The PLOS Data policy requires authors to make all data underlying the findings described in their manuscript fully available without restriction, with rare exception (please refer to the Data Availability Statement in the manuscript PDF file). The data should be provided as part of the manuscript or its supporting information, or deposited to a public repository. For example, in addition to summary statistics, the data points behind means, medians and variance measures should be available. If there are restrictions on publicly sharing data—e.g. participant privacy or use of data from a third party—those must be specified.

Reviewer #1: Yes

Reviewer #2: No

Reviewer #3: Yes

**********

4. Is the manuscript presented in an intelligible fashion and written in standard English?
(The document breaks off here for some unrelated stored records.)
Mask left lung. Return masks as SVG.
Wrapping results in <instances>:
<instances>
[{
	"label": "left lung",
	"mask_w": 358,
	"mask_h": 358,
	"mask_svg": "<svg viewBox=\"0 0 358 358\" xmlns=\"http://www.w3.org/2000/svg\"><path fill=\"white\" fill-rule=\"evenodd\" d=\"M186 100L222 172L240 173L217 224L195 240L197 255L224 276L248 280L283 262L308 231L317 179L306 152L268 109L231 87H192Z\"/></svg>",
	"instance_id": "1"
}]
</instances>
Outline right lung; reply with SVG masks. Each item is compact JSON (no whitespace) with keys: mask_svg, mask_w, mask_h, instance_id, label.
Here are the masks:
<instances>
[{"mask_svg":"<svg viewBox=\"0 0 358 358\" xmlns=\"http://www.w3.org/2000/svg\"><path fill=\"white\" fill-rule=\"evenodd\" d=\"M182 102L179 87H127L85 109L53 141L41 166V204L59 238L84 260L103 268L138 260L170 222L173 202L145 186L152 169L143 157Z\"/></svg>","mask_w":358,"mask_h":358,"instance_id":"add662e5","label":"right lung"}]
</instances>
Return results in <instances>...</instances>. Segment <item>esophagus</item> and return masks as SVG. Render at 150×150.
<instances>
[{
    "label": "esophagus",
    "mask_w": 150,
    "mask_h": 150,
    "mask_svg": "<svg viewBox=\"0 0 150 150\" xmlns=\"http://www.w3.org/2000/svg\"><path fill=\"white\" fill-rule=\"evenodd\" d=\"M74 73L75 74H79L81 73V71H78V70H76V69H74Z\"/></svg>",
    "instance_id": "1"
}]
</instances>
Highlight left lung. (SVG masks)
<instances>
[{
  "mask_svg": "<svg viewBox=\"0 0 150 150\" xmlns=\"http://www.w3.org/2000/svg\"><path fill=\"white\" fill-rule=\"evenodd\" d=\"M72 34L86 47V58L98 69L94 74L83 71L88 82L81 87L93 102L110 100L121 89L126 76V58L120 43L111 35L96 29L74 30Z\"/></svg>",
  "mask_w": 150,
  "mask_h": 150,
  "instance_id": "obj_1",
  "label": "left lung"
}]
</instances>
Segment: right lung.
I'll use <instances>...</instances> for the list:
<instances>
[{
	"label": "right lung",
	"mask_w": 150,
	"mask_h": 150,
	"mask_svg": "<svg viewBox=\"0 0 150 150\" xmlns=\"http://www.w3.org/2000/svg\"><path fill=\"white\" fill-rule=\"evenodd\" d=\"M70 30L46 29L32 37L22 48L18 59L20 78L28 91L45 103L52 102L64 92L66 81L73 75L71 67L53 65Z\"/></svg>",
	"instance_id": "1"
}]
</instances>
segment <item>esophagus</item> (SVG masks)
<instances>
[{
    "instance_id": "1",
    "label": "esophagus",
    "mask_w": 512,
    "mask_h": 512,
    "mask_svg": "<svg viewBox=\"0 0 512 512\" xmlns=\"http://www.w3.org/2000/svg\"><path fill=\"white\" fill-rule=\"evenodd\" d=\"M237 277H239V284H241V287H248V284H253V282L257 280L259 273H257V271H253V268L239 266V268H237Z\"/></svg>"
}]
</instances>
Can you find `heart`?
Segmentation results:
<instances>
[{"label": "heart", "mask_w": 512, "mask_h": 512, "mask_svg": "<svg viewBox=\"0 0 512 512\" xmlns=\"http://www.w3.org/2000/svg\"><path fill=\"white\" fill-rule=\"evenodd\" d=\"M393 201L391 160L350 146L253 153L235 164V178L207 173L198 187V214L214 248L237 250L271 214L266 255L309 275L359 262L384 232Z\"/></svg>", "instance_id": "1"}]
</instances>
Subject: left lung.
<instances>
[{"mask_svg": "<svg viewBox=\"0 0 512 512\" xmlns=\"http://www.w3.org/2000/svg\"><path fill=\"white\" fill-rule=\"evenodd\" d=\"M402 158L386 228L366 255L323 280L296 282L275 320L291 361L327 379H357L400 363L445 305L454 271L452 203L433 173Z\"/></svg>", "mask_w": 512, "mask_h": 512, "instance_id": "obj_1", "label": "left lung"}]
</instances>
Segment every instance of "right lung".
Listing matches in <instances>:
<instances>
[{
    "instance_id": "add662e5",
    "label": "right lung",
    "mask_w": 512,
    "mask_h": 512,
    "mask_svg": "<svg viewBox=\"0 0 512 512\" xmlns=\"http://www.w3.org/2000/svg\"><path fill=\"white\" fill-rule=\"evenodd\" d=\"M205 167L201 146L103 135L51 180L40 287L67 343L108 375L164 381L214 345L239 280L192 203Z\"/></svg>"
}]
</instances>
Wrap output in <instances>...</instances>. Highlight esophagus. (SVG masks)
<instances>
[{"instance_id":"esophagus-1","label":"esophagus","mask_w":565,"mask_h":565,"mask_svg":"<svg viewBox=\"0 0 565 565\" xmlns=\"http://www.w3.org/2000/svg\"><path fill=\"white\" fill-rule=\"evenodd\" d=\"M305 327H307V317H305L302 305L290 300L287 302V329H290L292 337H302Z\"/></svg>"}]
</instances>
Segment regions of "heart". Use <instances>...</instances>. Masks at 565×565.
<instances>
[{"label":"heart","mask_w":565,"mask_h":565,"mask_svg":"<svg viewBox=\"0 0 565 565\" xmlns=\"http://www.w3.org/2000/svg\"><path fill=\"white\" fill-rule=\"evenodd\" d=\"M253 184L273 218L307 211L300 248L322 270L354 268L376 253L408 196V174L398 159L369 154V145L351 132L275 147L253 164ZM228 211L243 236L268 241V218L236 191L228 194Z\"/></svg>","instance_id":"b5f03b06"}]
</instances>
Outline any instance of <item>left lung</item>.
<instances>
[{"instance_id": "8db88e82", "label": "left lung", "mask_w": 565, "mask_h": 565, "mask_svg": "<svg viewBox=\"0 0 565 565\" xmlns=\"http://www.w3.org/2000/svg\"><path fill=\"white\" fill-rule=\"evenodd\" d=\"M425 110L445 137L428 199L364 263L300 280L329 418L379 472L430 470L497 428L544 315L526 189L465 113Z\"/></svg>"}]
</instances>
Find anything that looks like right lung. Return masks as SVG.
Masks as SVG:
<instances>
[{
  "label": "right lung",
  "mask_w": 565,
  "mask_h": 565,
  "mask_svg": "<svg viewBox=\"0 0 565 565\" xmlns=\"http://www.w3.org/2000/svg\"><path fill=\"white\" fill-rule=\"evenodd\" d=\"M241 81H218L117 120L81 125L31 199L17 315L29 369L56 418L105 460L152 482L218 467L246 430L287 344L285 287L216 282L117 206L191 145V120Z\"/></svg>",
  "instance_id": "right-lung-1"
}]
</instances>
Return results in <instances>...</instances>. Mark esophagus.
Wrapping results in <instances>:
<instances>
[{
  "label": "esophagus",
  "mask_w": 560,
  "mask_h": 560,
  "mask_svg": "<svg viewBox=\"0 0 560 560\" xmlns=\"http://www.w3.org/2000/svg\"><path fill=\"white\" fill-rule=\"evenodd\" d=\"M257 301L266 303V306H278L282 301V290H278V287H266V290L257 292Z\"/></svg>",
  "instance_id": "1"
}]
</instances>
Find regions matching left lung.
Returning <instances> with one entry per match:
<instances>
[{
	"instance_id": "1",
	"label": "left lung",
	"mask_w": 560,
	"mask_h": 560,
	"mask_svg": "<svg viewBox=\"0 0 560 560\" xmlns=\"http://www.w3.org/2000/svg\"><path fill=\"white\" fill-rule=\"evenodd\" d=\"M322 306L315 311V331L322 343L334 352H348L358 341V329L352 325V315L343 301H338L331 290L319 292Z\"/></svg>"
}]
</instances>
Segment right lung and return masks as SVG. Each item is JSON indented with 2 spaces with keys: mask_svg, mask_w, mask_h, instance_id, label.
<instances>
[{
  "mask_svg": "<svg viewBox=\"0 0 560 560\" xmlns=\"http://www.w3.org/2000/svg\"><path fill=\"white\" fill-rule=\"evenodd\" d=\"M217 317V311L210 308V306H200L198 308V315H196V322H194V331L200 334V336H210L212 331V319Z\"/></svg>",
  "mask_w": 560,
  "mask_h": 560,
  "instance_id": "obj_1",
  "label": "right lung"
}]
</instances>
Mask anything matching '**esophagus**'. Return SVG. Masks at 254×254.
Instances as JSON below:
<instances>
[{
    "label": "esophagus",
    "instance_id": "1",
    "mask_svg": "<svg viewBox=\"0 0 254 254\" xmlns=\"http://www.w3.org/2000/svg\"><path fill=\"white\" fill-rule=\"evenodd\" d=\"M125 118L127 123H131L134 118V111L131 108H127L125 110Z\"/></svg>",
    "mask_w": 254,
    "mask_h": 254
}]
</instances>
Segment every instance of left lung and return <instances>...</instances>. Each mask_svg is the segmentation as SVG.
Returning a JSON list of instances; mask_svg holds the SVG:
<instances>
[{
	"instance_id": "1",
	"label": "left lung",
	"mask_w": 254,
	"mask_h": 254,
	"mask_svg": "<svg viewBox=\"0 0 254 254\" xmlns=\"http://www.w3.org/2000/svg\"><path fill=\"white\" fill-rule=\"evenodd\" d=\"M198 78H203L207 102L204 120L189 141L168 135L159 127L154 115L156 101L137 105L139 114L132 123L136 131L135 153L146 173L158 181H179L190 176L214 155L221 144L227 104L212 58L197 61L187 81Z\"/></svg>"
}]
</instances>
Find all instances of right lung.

PLOS ONE does not copyedit accepted manuscripts, so the language in submitted articles must be clear, correct, and unambiguous. Any typographical or grammatical errors should be corrected at revision, so please note any specific errors here.

Reviewer #1: No

Reviewer #2: No

Reviewer #3: No

**********

5. Review Comments to the Author

Please use the space provided to explain your answers to the questions above. You may also include additional comments for the author, including concerns about dual publication, research ethics, or publication ethics. (Please upload your review as an attachment if it exceeds 20,000 characters)

Reviewer #1: -Related work needs to be updated more followed by adding references.

-It is recommended to add a table of past work on clinical decision support.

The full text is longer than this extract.